Hi, thanks so much for this recipe, for someone like me who rarely bakes and tends to mess something up somehow, the taste and texture is just spot on! I can have the confidence now to bake more to bring into work 🙂
Everyone loved them and said they tasted like they came from a gourmet bake shop. My favorite dessert I’ve made to date. Thank you for the recipe!
This is a wonderful recipe! I followed it down to the letter and ended up with the most delicious cupcakes I’ve ever eaten! The lemon curd recipe that goes along with it is wonderful as well. As a 15-year-old boy, I don’t have much baking experience so this recipe ended up bordering on the 3-4 hour mark (Including the time for making the curd, which I didn’t bake ahead of time) but that’s not the fault of the author, it’s simply my own inability to follow more than 1 step at a time without checking back between the ingredients and instructions every 3 seconds, haha! My family adores the cupcakes and I even had to stop my dog from licking crumbs off the floor! The only issue I had was that the frosting was so delicious I could barely stop myself from eating it all before it was time to frost the cupcakes, haha! Highly recommend this recipe
Can you use two percent milk instead of whole milk?
I don’t recommend it because the fat in whole milk is what aids in richness and moisture.
Could this be turned into a cake? Specifically a 3 layer 8 inch cake? Or are there more changes that would need to be made to the recipe to make that work? Thanks!
I suggest making the cake part of my lemon raspberry cake. It will work with three 8-inch pans. Then you can fill it with lemon curd and cover it with lemon buttercream.
Perfect dessert for eberybody. I can eat ale at once ?
Whole family enjoyed it. “Tastes like something you would get at a restaurant or a gourmet bakery.” The flavors compliment each other so well. Will definitely plan on making this, probably for our next birthday celebration.
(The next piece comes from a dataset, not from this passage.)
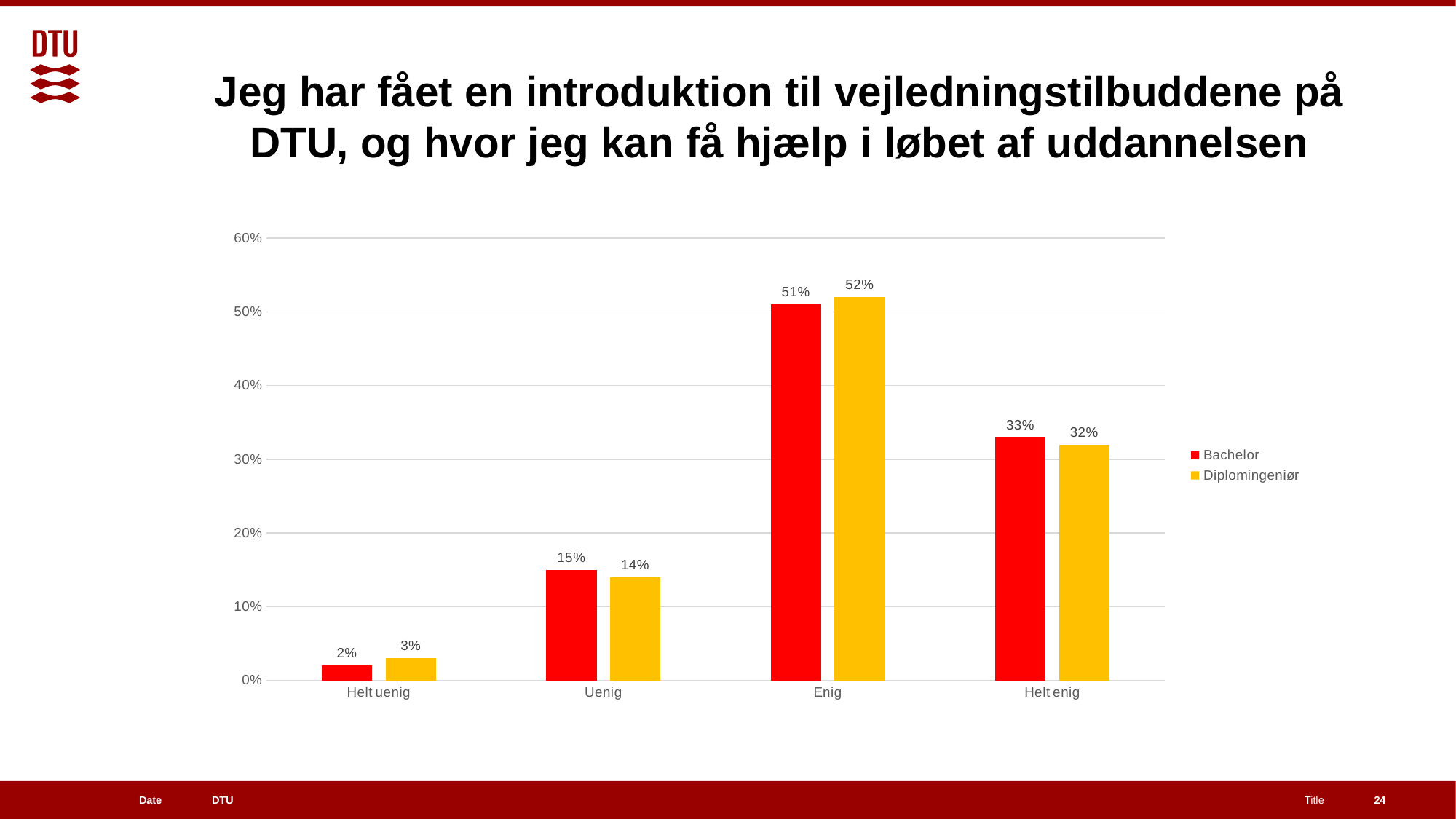
Which is larger for Uenig: the Bachelor value or the Diplomingeniør value? Bachelor What is the difference between the Bachelor and Diplomingeniør values for Enig? 1% How many series does the legend list? 2 Which category has the lowest Diplomingeniør value? Helt uenig What is the Diplomingeniør value for Uenig? 14% What is the difference between the Bachelor values for Enig and Helt enig? 18% What is the Diplomingeniør value for Helt uenig? 3% What is the Bachelor value for Helt enig? 33% How many categories are shown on the x axis? 4 Which category has the highest Bachelor value? Enig What kind of chart is shown on the slide? Bar chart What is the Bachelor value for Enig? 51%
Thanks, Marlena! I’m thrilled to hear everyone enjoyed the cupcakes!
Hi
U didnt u use baking soda but only baking powder. I tot maybe because of the lemon baking soda should have bin included.
Please can u baked without the lemon curd
Thank you
Baking soda only needs to be included if you want to give the baked good more rise. I like for cupcakes to bake with flatter tops instead of domes. They are easier to frost and look less like muffins… You don’t need to fill them lemon curd if don’t want to.
Hi,
Can the milk be replaced with buttermilk? If so, what would be the measurement?
Thanks in advance!
Mixing the milk with lemon juice is essentially making buttermilk. I’m not really sure how it will affect the texture of the cupcake if you use buttermilk and lemon juice because I haven’t tested the recipe this way.
Thank you for this video of yours. It helped me a
lot.
I’m glad you found the video helpful, Diana.